On August 22, an article was published in the magazine Proceedings of the National Academy of Sciences (PNAS), where it was stipulated that a group of researchers from the University of Southern California and the University of Arizona conducted a study based on the habits of older adults. In the results obtained, it was revealed that sedentary behaviors can increase the risk of suffering from dementia.
In the article, a comparison was made between various activities that involve little physical activity, such as watching television, being on a computer or reading, and those that require more movement and it was found that the former, being passive behaviors, have a great influence on the risk of developing dementia.
The researchers used information from the well-known UK Biobank public health database, from which the profiles of more than 145,000 participants were consulted, who had an average age of 65 years at the beginning of the project and filled out some questionnaires about their sedentary habits.
After ten years, the health of the participants was reassessed and demographic data was analyzed, which determined that there were more than 3,500 positive cases with dementia.
However, according to the professor of biological sciences and study coordinator David Raichlen, what affects and puts people at risk of suffering from dementia is not the time they spend sitting, but the type of sedentary activity carried out during leisure time.

** Recorded data **
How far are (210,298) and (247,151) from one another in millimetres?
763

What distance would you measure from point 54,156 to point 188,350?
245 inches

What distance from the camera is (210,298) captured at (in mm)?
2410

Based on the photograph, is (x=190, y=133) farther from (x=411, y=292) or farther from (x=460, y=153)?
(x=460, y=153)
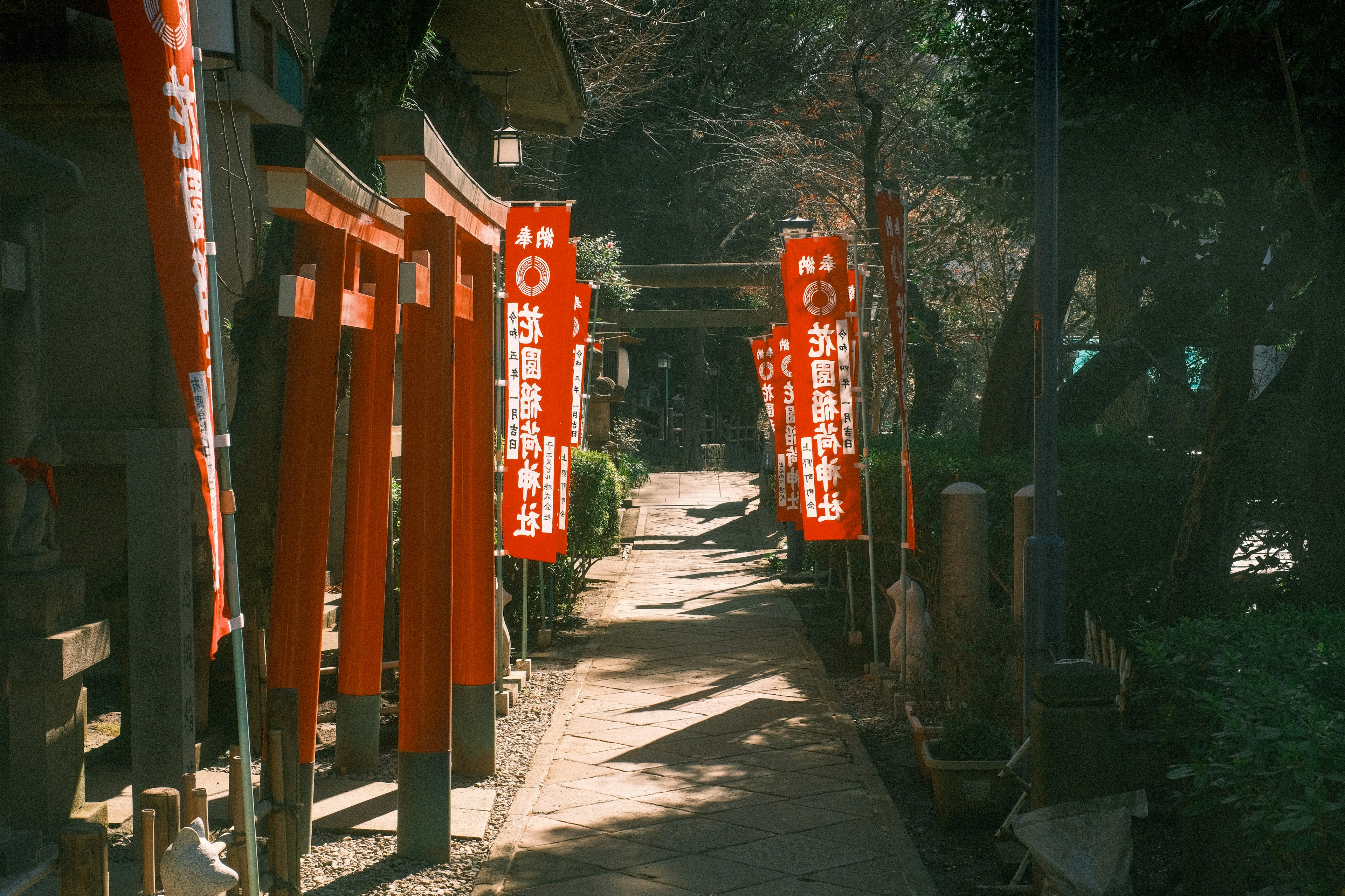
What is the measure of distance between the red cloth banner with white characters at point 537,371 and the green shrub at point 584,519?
8.07ft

** Task to carry out **
Answer from the passage on sedentary behavior and dementia:
1. In which journal was the article published?
2. What was the participants' average age at the beginning of the project?
3. According to David Raichlen, what puts people at risk of dementia?
The data above is not needed for this exercise.

** Finished exercise **
1. Proceedings of the National Academy of Sciences (PNAS)
2. 65 years
3. The type of sedentary activity carried out during leisure time, not the time spent sitting